__YOUR TASKS__:
[a] According to the spam SMS tutorial, how many messages in the data are labeled spam?
[b] List every R package that the spam SMS tutorial loads with library().
[c] Extend the spam SMS tutorial, picking up after its final comment line.

__EXCERPT TO READ__:
┏━━

This example is from Book: Machine learning with R by Brett Lantz, chapter 4.
A link to the book https://bit.ly/3gsf2e0
This project is for educational purpose only.
The aim of the this project is to identify spam SMS text messages, taking into account the shorthand lingo. we will transform the data into a bag-of-words format.
We will use packages tm, snowballC, wordcloud, e1071, and gmodels.
library(tm)
library(SnowballC)
library(wordcloud)
library(e1071)
library(gmodels)
#Reading the csv file
sms_raw <- read.csv("sms_spam.csv", stringsAsFactors = FALSE)
#Exploring structure of the data
str(sms_raw)
## 'data.frame': 5559 obs. of 2 variables:
## $ type: chr "ham" "ham" "ham" "spam" ...
## $ text: chr "Hope you are having a good week. Just checking in" "K..give back my thanks." "Am also doing in cbe only. But have to pay." "complimentary 4 STAR Ibiza Holiday or £10,000 cash needs your URGENT collection. 09066364349 NOW from Landline"| __truncated__ ...
table(sms_raw$type)
##
## ham spam
## 4812 747
#Converting column type to factor, and inspecting the structure of the factor column.

┗━━

__DATA BLOCK__:
┏━━

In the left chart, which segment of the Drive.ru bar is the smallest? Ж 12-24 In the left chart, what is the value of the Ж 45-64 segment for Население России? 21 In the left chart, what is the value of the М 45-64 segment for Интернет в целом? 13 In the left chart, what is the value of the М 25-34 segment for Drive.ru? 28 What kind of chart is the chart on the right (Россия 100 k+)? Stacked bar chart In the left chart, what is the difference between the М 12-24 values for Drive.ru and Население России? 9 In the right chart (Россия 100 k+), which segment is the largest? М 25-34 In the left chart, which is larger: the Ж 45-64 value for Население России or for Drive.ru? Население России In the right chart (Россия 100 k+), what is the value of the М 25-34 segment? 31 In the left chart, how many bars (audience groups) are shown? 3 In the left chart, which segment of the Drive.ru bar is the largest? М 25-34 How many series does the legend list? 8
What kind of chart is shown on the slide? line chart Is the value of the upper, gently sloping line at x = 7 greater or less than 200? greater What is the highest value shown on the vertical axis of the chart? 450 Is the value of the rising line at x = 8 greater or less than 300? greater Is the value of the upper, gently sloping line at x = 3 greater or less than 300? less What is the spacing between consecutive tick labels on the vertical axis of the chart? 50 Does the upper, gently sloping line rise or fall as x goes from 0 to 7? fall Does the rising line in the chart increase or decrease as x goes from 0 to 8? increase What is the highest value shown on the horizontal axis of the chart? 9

┗━━

__PER-TASK ANSWERS__:
[a] 747

[b] tm, SnowballC, wordcloud, e1071, gmodels

[c]
sms_raw$type <- factor(sms_raw$type)
str(sms_raw$type)
## Factor w/ 2 levels "ham","spam": 1 1 1 2 2 1 1 1 2 1 ...
We will use tm package to filter the text from numbers, punctuation, stop words, etc.
#Use VectorSource to crate source object, then we will feed this source to Vcorpus() function to create a volatile corpus stored in the memory.
sms_corpus <- VCorpus(VectorSource(sms_raw$text))
#Print the corpus
print(sms_corpus)
## <<VCorpus>>
## Metadata: corpus specific: 0, document level (indexed): 0
## Content: documents: 5559
#Inspect the first two SMS messages
inspect(sms_corpus[1:2])
## <<VCorpus>>
## Metadata: corpus specific: 0, document level (indexed): 0
## Content: documents: 2
##
## [[1]]
## <<PlainTextDocument>>
## Metadata: 7
## Content: chars: 49
##
## [[2]]
## <<PlainTextDocument>>
## Metadata: 7
## Content: chars: 23
#View a specific message messages
as.character(sms_corpus[[1]])
## [1] "Hope you are having a good week. Just checking in"
#View multiple messages
lapply(sms_corpus[1:3], as.character)
## $`1`
## [1] "Hope you are having a good week. Just checking in"
##
## $`2`
## [1] "K..give back my thanks."
##
## $`3`
## [1] "Am also doing in cbe only. But have to pay."
Now we will transform the data by cleaning and mapping them
#Keep all letters in lower case using tolower() function
sms_corpus_clean <- tm_map(sms_corpus, content_transformer(tolower))
#Inspect first message
as.character(sms_corpus_clean[[1]])
## [1] "hope you are having a good week. just checking in"
#Remove numbers
sms_corpus_clean<- tm_map(sms_corpus_clean, removeNumbers)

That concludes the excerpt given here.